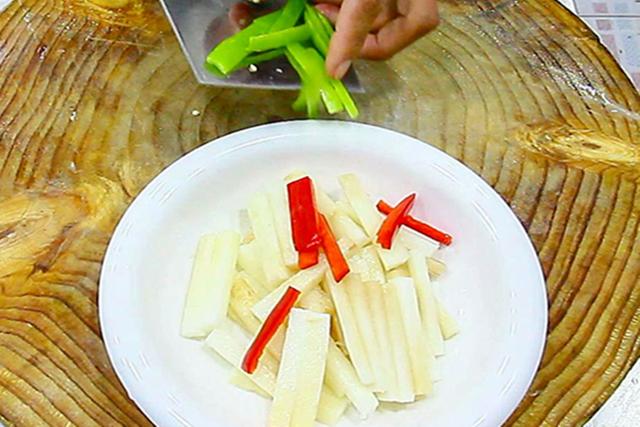 “七月中、腊月半，老人过得心胆颤”，为啥？这6种食物或可缓解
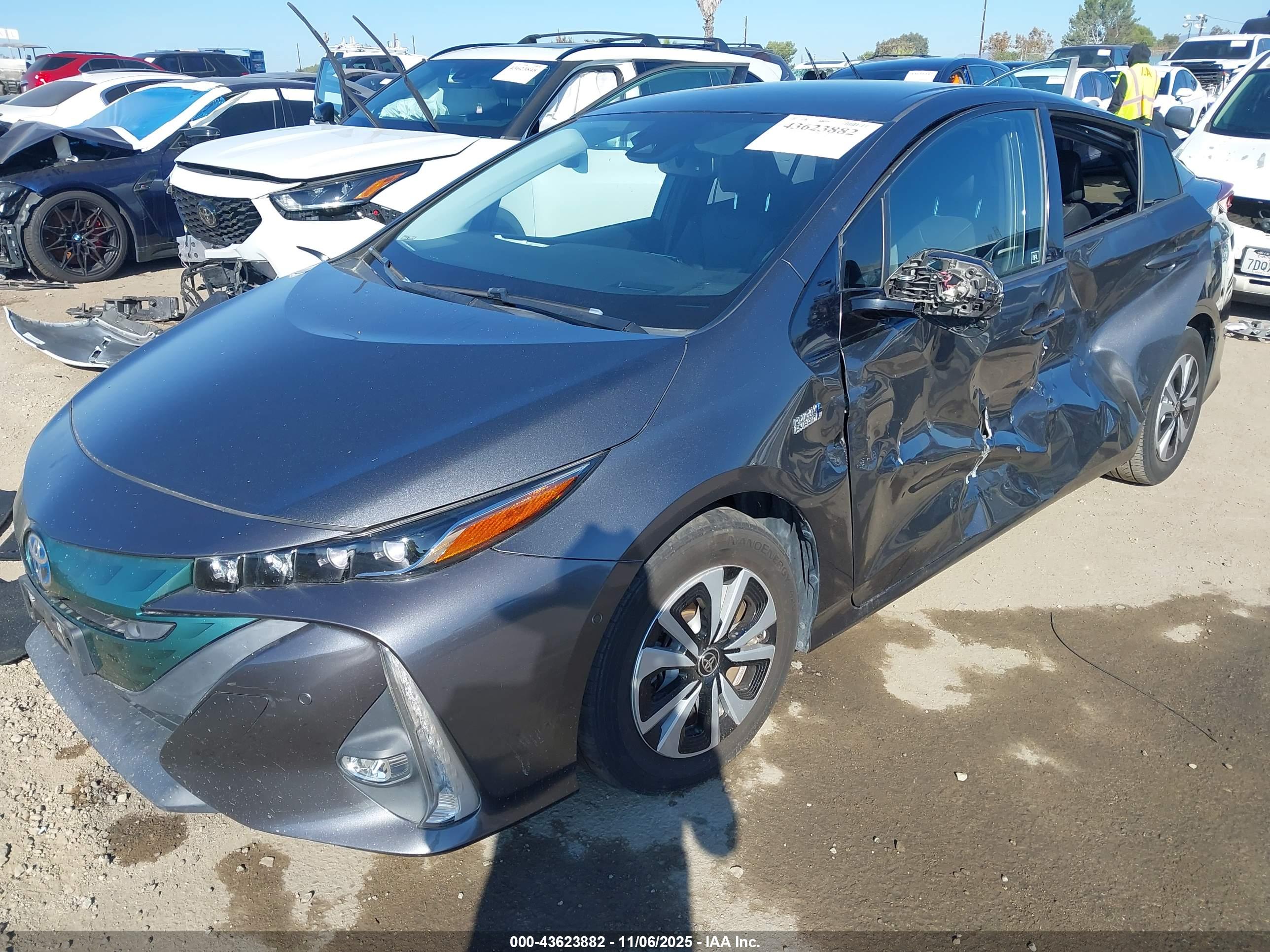 TOYOTA PRIUS image 2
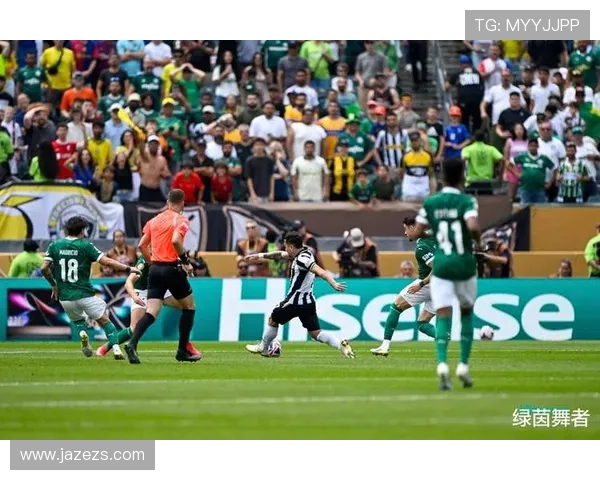 绿茵场上的舞者足球明星们的激情与荣耀交响曲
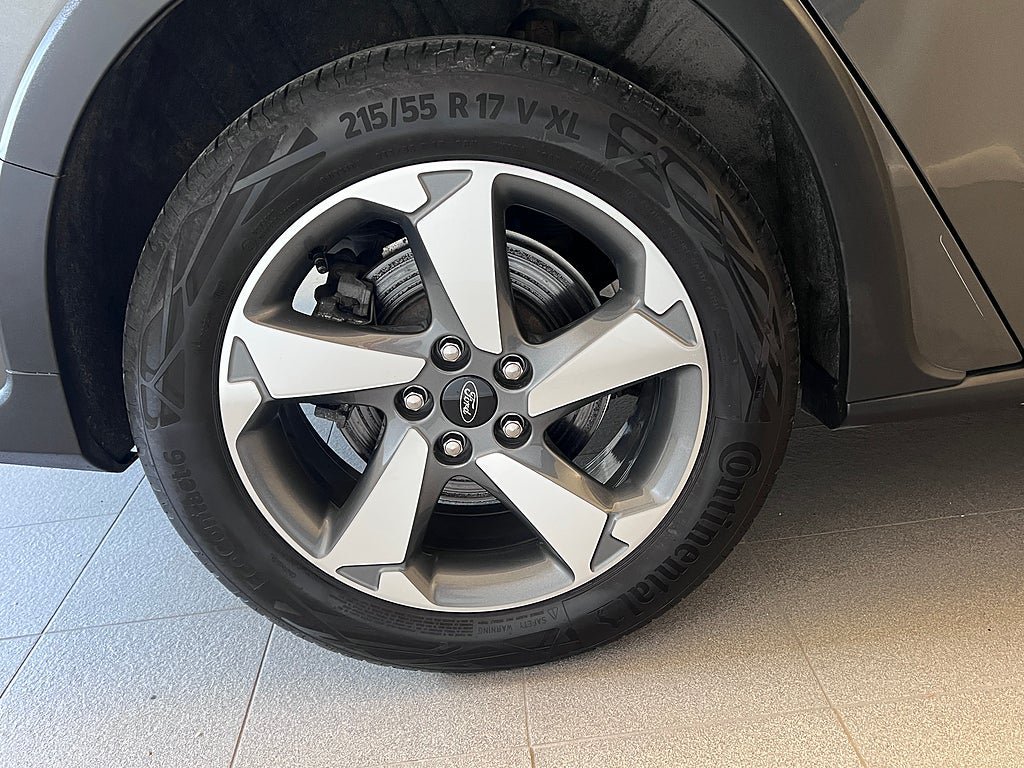 Vehicle Image 24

+++

■ **TASK TO COMPLETE**
Nothing but the lines from the one containing "TOYOTA PRIUS image 2" through the last line of the data should appear in the answer, copied exactly, with pictures excluded.

■ **WRITTEN ANSWER**
 TOYOTA PRIUS image 2
 绿茵场上的舞者足球明星们的激情与荣耀交响曲
 Vehicle Image 24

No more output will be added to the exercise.